Artist looking for 42-year-old work for Northampton exhibition
An artist is attempting to track down a 42-year-old painting given to a school which has been demolished.
John McGowan, from Northborough, Cambridgeshire, hopes to display the artwork in an exhibition at Northampton Museum and Art Gallery in 2023.
He is also looking for another piece of artwork sold at an exhibition at the same museum in 1980.
Mr McGowan said although the exhibition was not until February, he thought "it's best to start searching now".
One painting, which was created in 1980, is a 5ft (152cm) square acrylic on canvas showing the Lockkeepers House the top lock near Gayton, Northamptonshire.
It was given to Mereway Upper School in Northampton, when Mr McGowan was teaching there, and was last seen at the school in 2005, before it was demolished.
He told BBC Radio Northampton he had contacted Abbeyfield School, which replaced Mereway, and was built next to the demolished school but it did not know anything about it.
Mr McGowan said there was "virtually nothing" on the internet about the school and who might know what happened to the painting.

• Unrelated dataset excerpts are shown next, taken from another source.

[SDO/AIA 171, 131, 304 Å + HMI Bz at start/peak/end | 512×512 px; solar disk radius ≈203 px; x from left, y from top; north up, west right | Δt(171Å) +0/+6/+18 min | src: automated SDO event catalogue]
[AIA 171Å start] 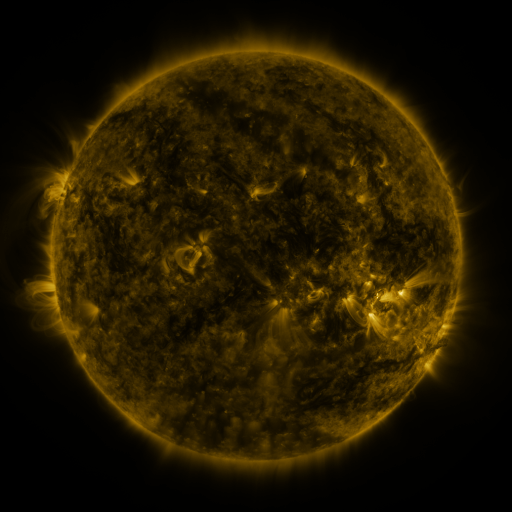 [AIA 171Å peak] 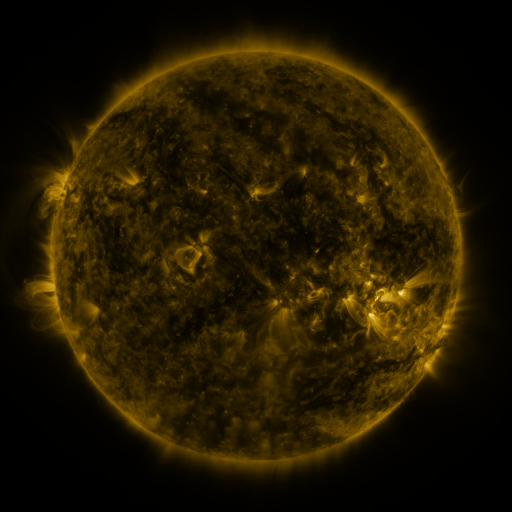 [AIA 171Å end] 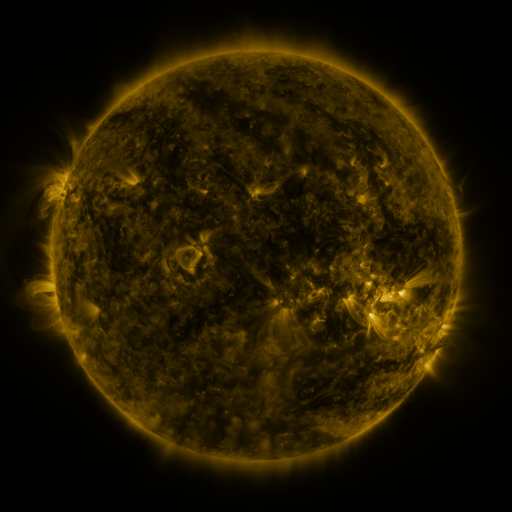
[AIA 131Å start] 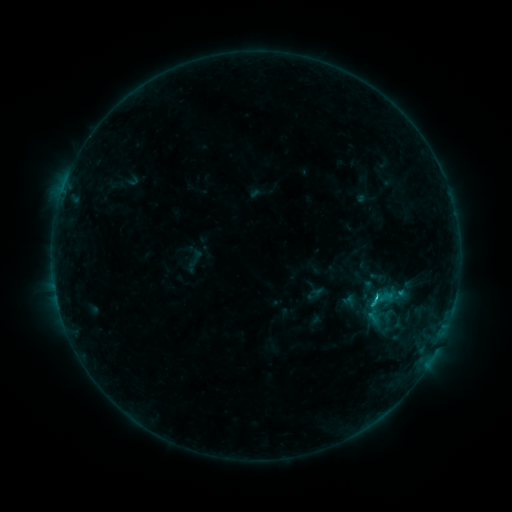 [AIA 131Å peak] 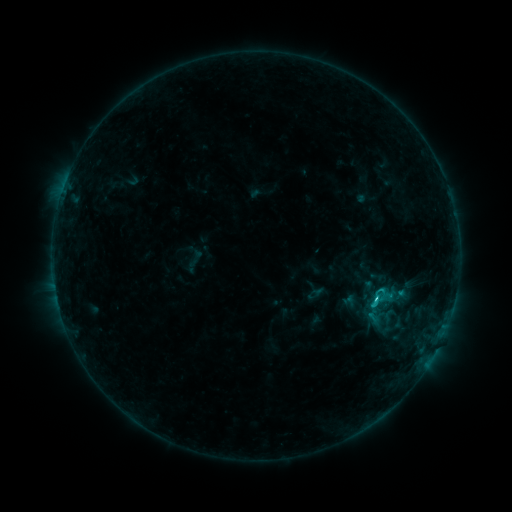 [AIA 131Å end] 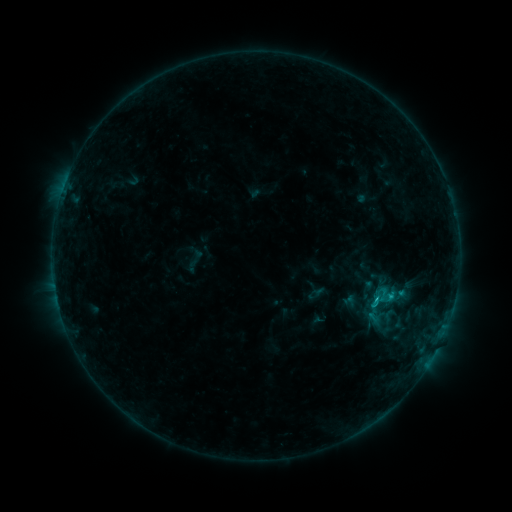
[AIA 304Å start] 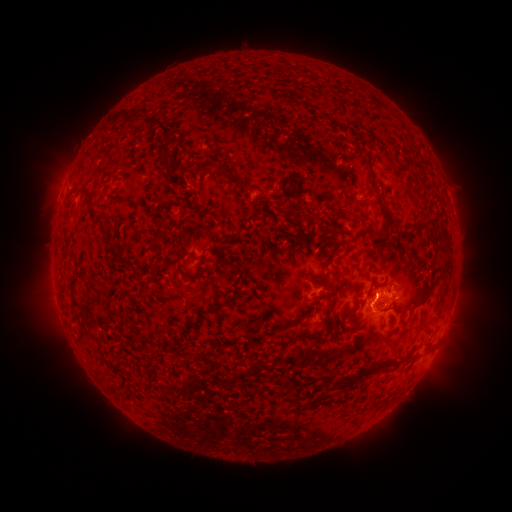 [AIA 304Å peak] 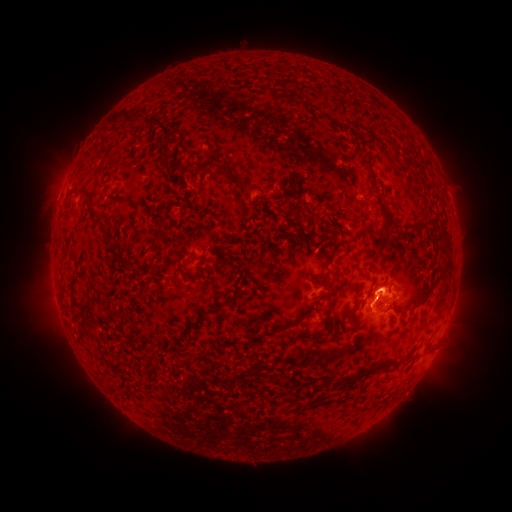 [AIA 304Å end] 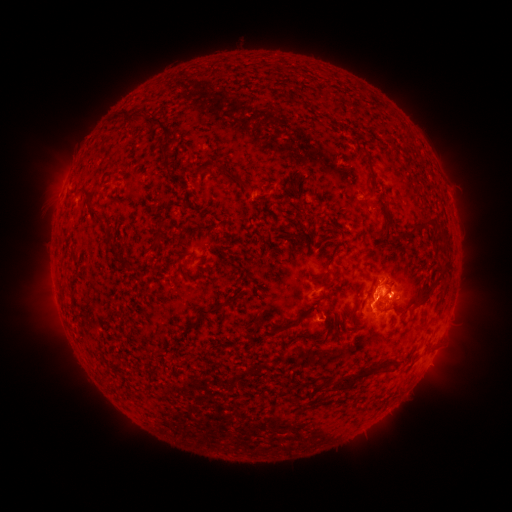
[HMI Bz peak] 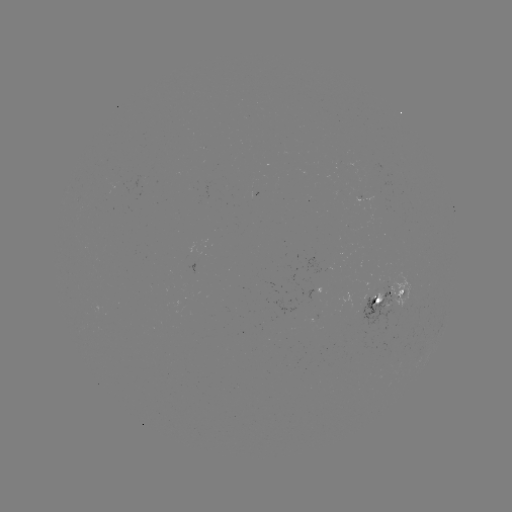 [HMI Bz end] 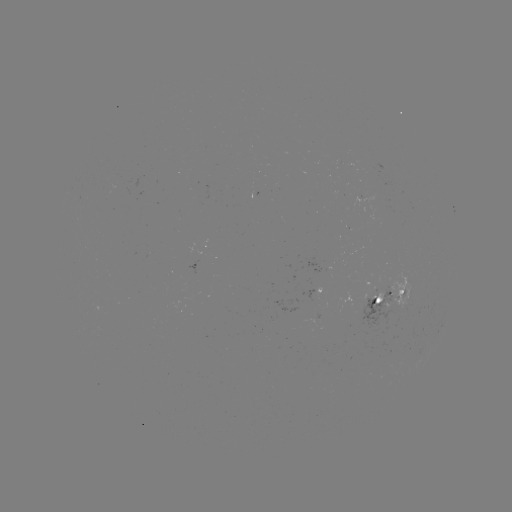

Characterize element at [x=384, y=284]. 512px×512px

The other paint is a multi-frame oil on canvas, which is 20 inches (51cm) square, portraying lock gate 11 near Rothersthorpe, Northamptonshire.
It was sold at the 1980 Art Teacher's Exhibition at Northampton Museum and Art Gallery.
Mr McGowan became a full-time printmaker after he retired from teaching art at Oundle School.
The exhibition planned for 2023 will include works from his career and focus on his prints depicting Northamptonshire canals.